═════ Показанный отрывок ═════
Седьмая шкура россиянина стоит 2 триллиона
Очередной «План Путина»?
Очевидно, что в качестве спасателей политической стабильности «геополитического величия» призовут домашние хозяйства: то есть наши семьи.
«Новая газета» подсчитала, сколько всего денег государство намерено переложить из карманов граждан в свои собственные в 2016 году. Получилось - 2 триллиона рублей.
Основная составляющая этих траншей от бедных - изъятие денег из пенсионной системы, а также планируемое повышение страховых сборов во внебюджетные фонды для работодателей. Среди других источников государственного благополучия пресловутые взносы на капремонт, система «Платон», новые налоги и акцизы, которые тяжким бременем лягут на мелкий бизнес и физические лица. Цифры по отдельным статьям никогда не суммировались. Но, по подсчётам «НГ», в 2016 году чиновники дополнительно к уже имеющимся налогам залезут в карман каждому гражданину России, включая грудных младенцев, на 14 тысяч рублей. А каждый из 82,6 млн. трудоспособных граждан РФ передадут в казну дополнительные 25 тысяч рублей.
═════ Записанные данные ═════
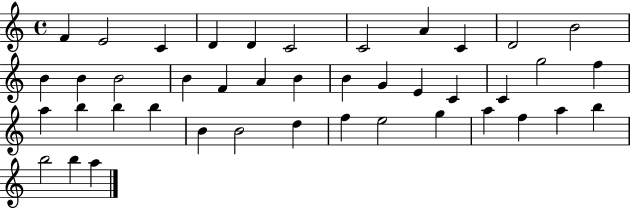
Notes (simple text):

F4/q E4/h C4/q D4/q D4/q C4/h C4/h A4/q C4/q D4/h B4/h B4/q B4/q B4/h B4/q F4/q A4/q B4/q B4/q G4/q E4/q C4/q C4/q G5/h F5/q A5/q B5/q B5/q B5/q B4/q B4/h D5/q F5/q E5/h G5/q A5/q F5/q A5/q B5/q B5/h B5/q A5/q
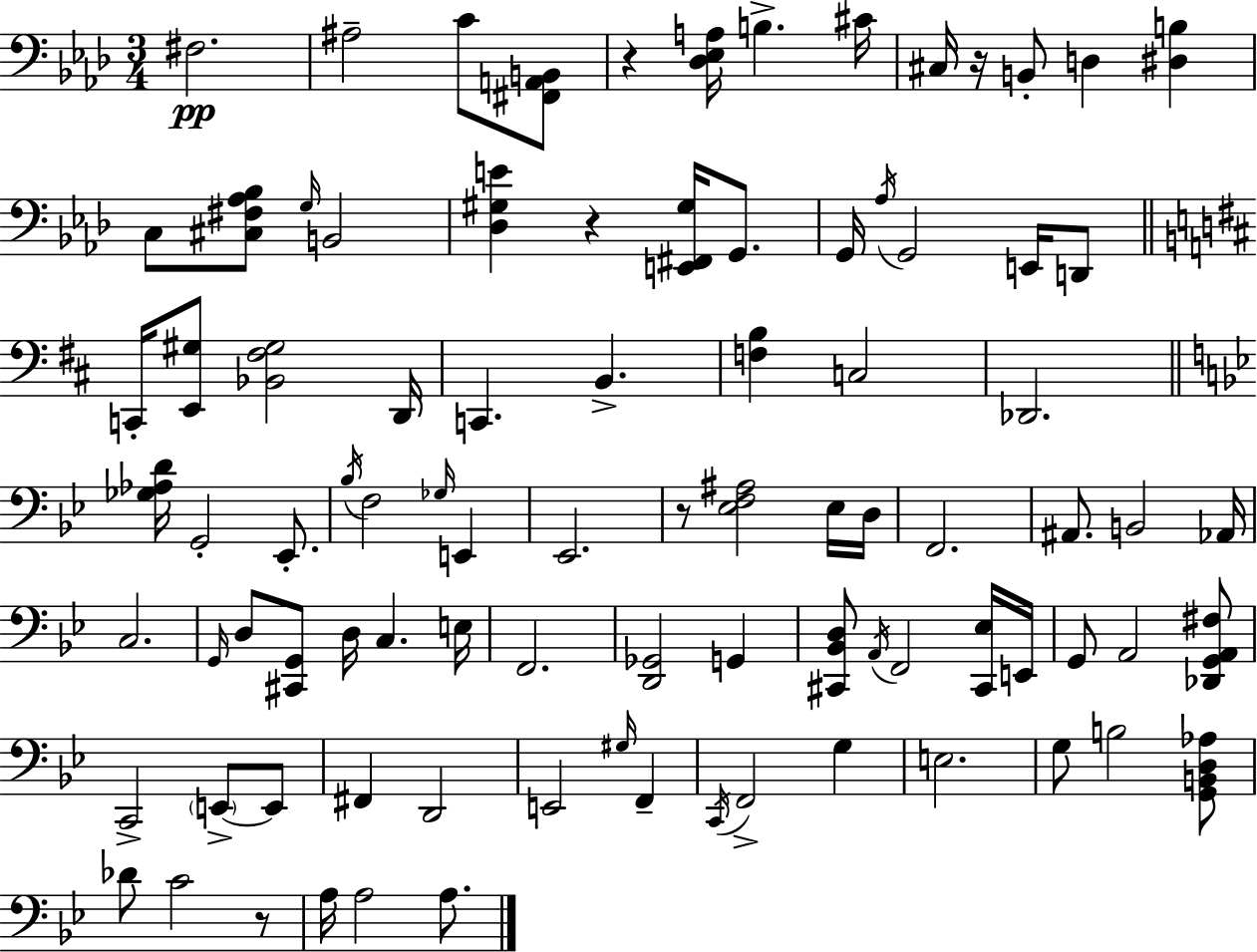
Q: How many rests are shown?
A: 5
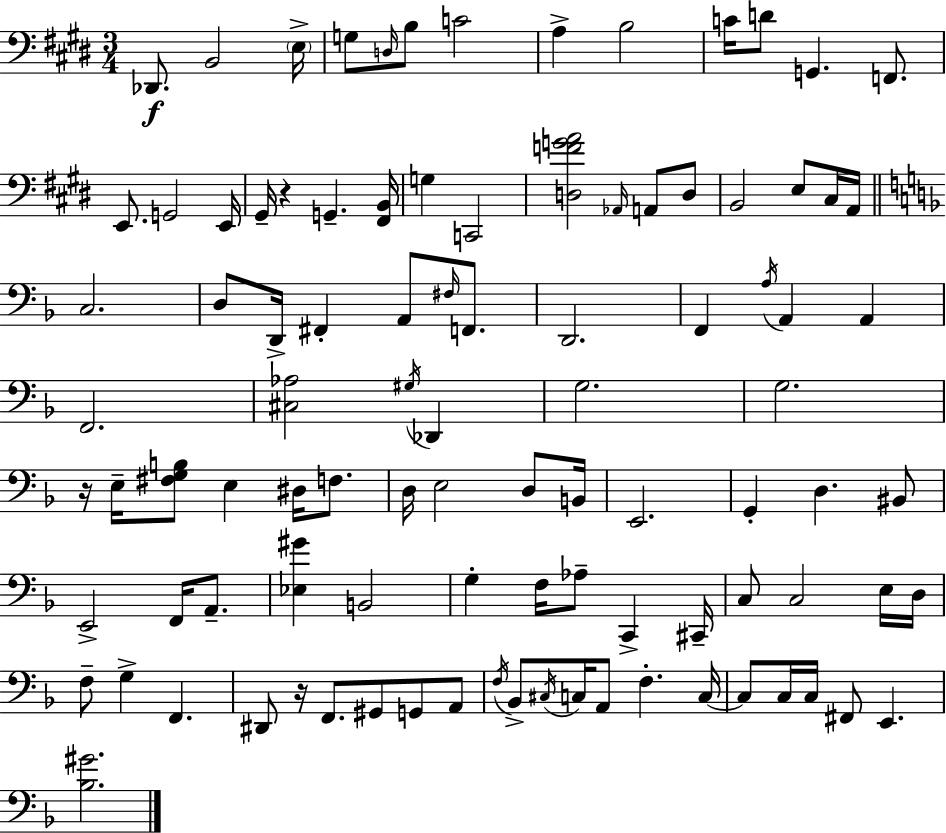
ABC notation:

X:1
T:Untitled
M:3/4
L:1/4
K:E
_D,,/2 B,,2 E,/4 G,/2 D,/4 B,/2 C2 A, B,2 C/4 D/2 G,, F,,/2 E,,/2 G,,2 E,,/4 ^G,,/4 z G,, [^F,,B,,]/4 G, C,,2 [D,FGA]2 _A,,/4 A,,/2 D,/2 B,,2 E,/2 ^C,/4 A,,/4 C,2 D,/2 D,,/4 ^F,, A,,/2 ^F,/4 F,,/2 D,,2 F,, A,/4 A,, A,, F,,2 [^C,_A,]2 ^G,/4 _D,, G,2 G,2 z/4 E,/4 [^F,G,B,]/2 E, ^D,/4 F,/2 D,/4 E,2 D,/2 B,,/4 E,,2 G,, D, ^B,,/2 E,,2 F,,/4 A,,/2 [_E,^G] B,,2 G, F,/4 _A,/2 C,, ^C,,/4 C,/2 C,2 E,/4 D,/4 F,/2 G, F,, ^D,,/2 z/4 F,,/2 ^G,,/2 G,,/2 A,,/2 F,/4 _B,,/2 ^C,/4 C,/4 A,,/2 F, C,/4 C,/2 C,/4 C,/4 ^F,,/2 E,, [_B,^G]2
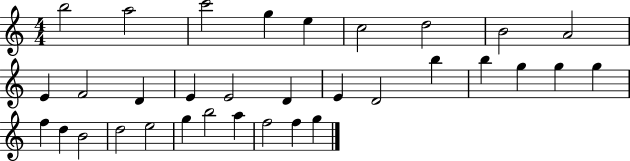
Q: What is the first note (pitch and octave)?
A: B5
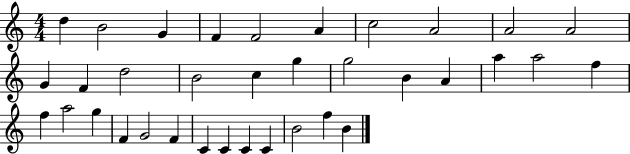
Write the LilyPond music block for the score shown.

{
  \clef treble
  \numericTimeSignature
  \time 4/4
  \key c \major
  d''4 b'2 g'4 | f'4 f'2 a'4 | c''2 a'2 | a'2 a'2 | \break g'4 f'4 d''2 | b'2 c''4 g''4 | g''2 b'4 a'4 | a''4 a''2 f''4 | \break f''4 a''2 g''4 | f'4 g'2 f'4 | c'4 c'4 c'4 c'4 | b'2 f''4 b'4 | \break \bar "|."
}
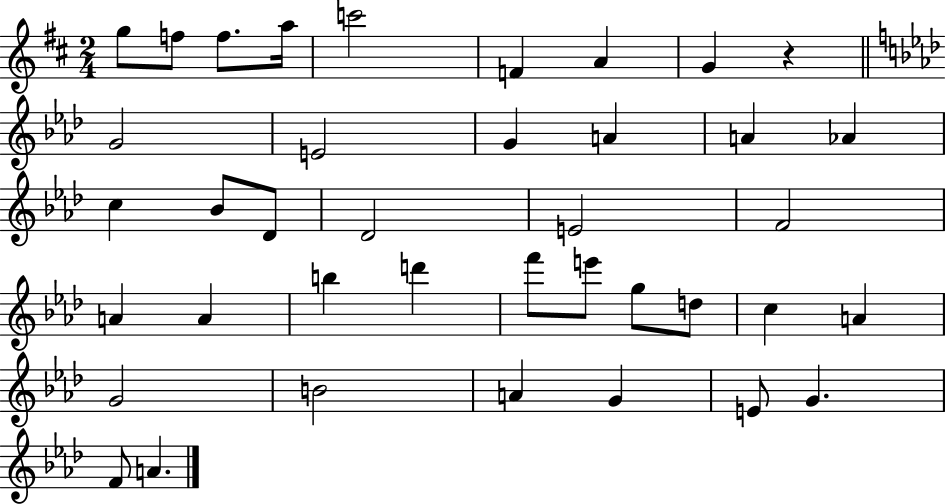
═════
Список заданий:
**A)** Перечислите по статье о двух триллионах рублей все источники, из которых государство в 2016 году получит дополнительные деньги граждан.
**B)** Сколько дополнительно передаст в казну каждый трудоспособный гражданин РФ, согласно статье о двух триллионах рублей?

Ответы по заданиям:
**A)** Изъятие денег из пенсионной системы; планируемое повышение страховых сборов во внебюджетные фонды для работодателей; взносы на капремонт; система «Платон»; новые налоги и акцизы.

**B)** 25 тысяч рублей.